On Wed, Jul 30, 2014 at 9:17 PM, Dyer, James <james.d...@ingramcontent.com>
wrote:

> In addition to the analyzer configuration you're using, you might want to
> also use WordBreakSolrSpellChecker to catch possible matches that can't
> easily be solved through analysis.  For more information, see the section
> for it at https://cwiki.apache.org/confluence/display/solr/Spell+Checking
>
> James Dyer
> Ingram Content Group
> (615) 213-4311
>
> -----Original Message-----
> From: sunshine glass [mailto:sunshineglassof2...@gmail.com]
> Sent: Wednesday, July 30, 2014 9:38 AM
> To: solr-user@lucene.apache.org
> Subject: Re: Searching words with spaces for word without spaces in solr
>
> This is the new configuration:
>
>     <fieldType name="text" class="solr.TextField"
> > positionIncrementGap="100">
> >       <analyzer type="index">
> >         <charFilter class="solr.HTMLStripCharFilterFactory"/>
> >         <tokenizer class="solr.StandardTokenizerFactory"/>
> >         <filter class="solr.ShingleFilterFactory" maxShingleSize="2"
> > outputUnigrams="true" tokenSeparator=""/>
> >         <filter class="solr.WordDelimiterFilterFactory"
> > generateWordParts="1" generateNumberParts="1" catenateWords="1"

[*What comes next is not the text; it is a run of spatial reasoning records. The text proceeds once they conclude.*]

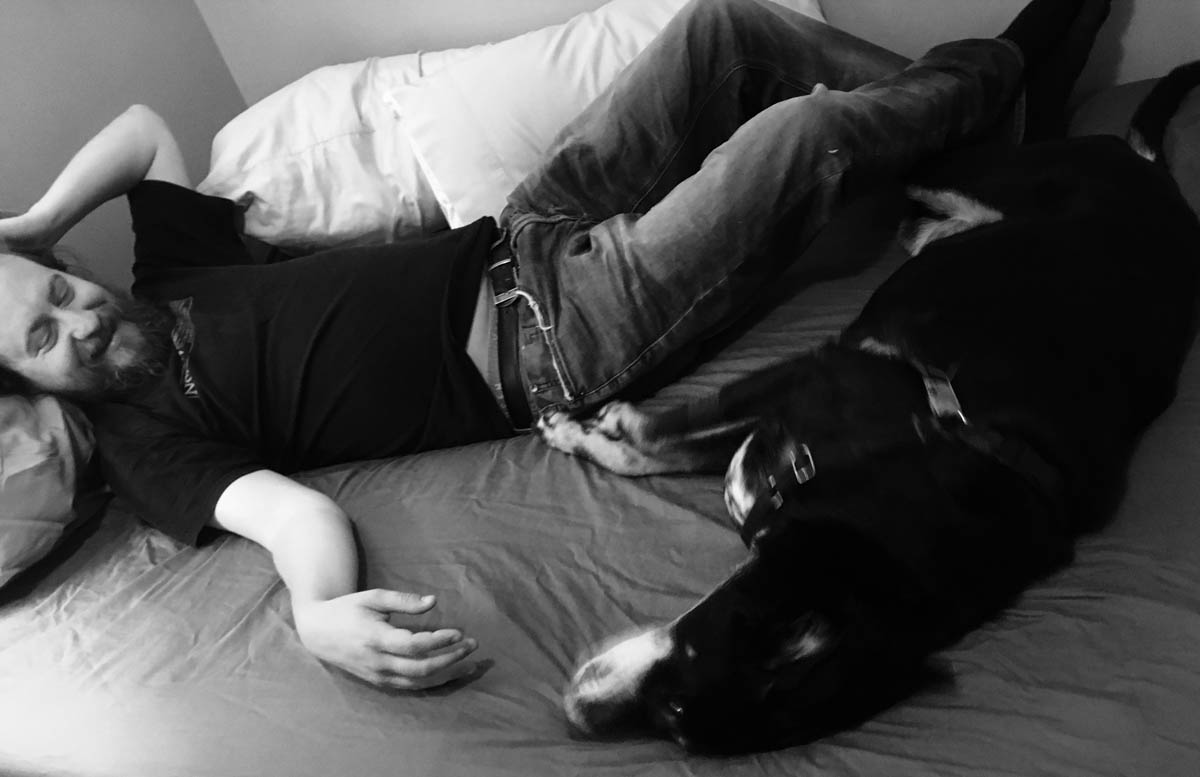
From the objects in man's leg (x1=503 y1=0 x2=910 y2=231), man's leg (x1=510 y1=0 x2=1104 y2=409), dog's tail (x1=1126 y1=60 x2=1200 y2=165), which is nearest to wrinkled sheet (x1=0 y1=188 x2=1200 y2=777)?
man's leg (x1=510 y1=0 x2=1104 y2=409)

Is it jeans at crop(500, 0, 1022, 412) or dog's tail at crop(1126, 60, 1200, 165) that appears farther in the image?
dog's tail at crop(1126, 60, 1200, 165)

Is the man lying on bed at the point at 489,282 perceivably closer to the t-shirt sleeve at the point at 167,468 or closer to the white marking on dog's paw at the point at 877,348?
the t-shirt sleeve at the point at 167,468

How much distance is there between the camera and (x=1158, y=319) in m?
0.95

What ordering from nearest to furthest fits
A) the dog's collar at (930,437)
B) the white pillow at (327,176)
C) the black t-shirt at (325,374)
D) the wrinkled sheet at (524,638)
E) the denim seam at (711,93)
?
the wrinkled sheet at (524,638) → the dog's collar at (930,437) → the black t-shirt at (325,374) → the denim seam at (711,93) → the white pillow at (327,176)

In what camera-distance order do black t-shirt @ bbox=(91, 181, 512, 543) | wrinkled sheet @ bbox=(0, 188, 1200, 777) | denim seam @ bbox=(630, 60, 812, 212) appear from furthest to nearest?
denim seam @ bbox=(630, 60, 812, 212)
black t-shirt @ bbox=(91, 181, 512, 543)
wrinkled sheet @ bbox=(0, 188, 1200, 777)

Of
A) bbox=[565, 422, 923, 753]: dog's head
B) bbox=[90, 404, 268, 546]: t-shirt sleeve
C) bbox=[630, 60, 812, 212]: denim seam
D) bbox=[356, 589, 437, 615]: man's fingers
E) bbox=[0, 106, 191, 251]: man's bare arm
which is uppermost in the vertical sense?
bbox=[0, 106, 191, 251]: man's bare arm

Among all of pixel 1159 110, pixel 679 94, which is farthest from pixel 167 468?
pixel 1159 110

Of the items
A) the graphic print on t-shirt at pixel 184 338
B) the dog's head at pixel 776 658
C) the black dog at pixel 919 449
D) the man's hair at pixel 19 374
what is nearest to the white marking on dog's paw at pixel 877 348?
the black dog at pixel 919 449

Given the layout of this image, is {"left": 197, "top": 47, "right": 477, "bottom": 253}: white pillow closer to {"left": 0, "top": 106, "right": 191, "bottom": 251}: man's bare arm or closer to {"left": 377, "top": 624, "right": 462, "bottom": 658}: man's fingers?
{"left": 0, "top": 106, "right": 191, "bottom": 251}: man's bare arm

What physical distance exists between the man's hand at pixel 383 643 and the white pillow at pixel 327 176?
0.80 metres

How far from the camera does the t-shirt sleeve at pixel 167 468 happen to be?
105 cm

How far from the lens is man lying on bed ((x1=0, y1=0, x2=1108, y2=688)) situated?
41.6 inches

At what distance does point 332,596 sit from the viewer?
902mm

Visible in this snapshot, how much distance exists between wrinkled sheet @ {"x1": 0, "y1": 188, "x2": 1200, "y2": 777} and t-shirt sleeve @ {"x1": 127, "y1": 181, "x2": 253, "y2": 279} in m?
0.44
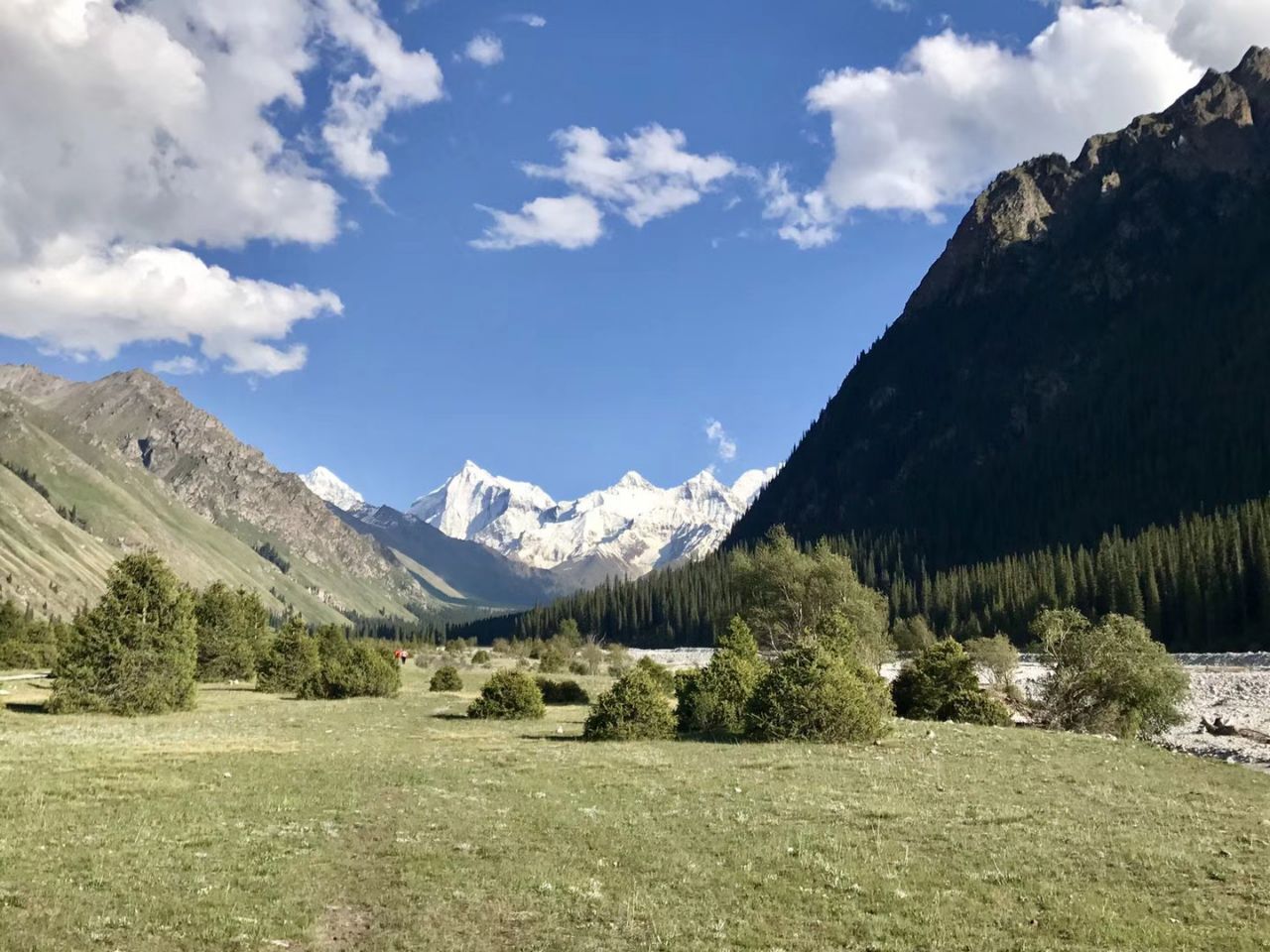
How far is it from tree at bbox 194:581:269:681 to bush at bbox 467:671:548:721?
37473 millimetres

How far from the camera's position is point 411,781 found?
2844cm

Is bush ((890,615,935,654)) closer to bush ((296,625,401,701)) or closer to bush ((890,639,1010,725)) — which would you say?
bush ((890,639,1010,725))

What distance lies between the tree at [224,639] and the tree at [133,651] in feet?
81.1

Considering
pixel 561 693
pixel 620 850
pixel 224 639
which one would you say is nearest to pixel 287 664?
pixel 224 639

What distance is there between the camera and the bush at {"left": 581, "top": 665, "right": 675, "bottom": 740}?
4219cm

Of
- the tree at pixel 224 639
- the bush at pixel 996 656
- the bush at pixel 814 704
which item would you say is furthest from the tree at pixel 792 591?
the tree at pixel 224 639

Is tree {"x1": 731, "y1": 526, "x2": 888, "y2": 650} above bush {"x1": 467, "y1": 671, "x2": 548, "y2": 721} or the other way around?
above

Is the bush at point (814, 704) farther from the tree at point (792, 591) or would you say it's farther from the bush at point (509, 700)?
the tree at point (792, 591)

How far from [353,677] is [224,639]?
70.2 ft

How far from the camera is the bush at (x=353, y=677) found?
225 ft

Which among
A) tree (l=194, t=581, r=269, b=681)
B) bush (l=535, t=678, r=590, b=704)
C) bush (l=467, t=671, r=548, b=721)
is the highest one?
tree (l=194, t=581, r=269, b=681)

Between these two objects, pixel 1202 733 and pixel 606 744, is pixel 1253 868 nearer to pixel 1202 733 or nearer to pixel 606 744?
pixel 606 744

> > catenateNumbers="1" catenateAll="0" splitOnCaseChange="1"/>
> >         <filter class="solr.LowerCaseFilterFactory"/>
> >         <filter class="solr.SnowballPorterFilterFactory"
> > language="English" protected="protwords.txt"/>
> >           <filter class="solr.SynonymFilterFactory"
> > synonyms="stemmed_synonyms_text_prime_index.txt" ignoreCase="true"
> > expand="true"/>
> >       </analyzer>
> >       <analyzer type="query">
> >         <tokenizer class="solr.StandardTokenizerFactory"/>
> >         <filter class="solr.LowerCaseFilterFactory"/>
> >         <filter class="solr.StopFilterFactory" ignoreCase="true"
> > words="stopwords_text_prime_search.txt" enablePositionIncrements="true"
> />
> >         <filter class="solr.ShingleFilterFactory" maxShingleSize="2"
> > outputUnigrams="true" tokenSeparator=""/>
> >         <filter class="solr.WordDelimiterFilterFactory"
> > generateWordParts="1" generateNumberParts="1" catenateWords="1"
> > catenateNumbers="1" catenateAll="1" splitOnCaseChange="1"/>
> >         <filter class="solr.SnowballPorterFilterFactory"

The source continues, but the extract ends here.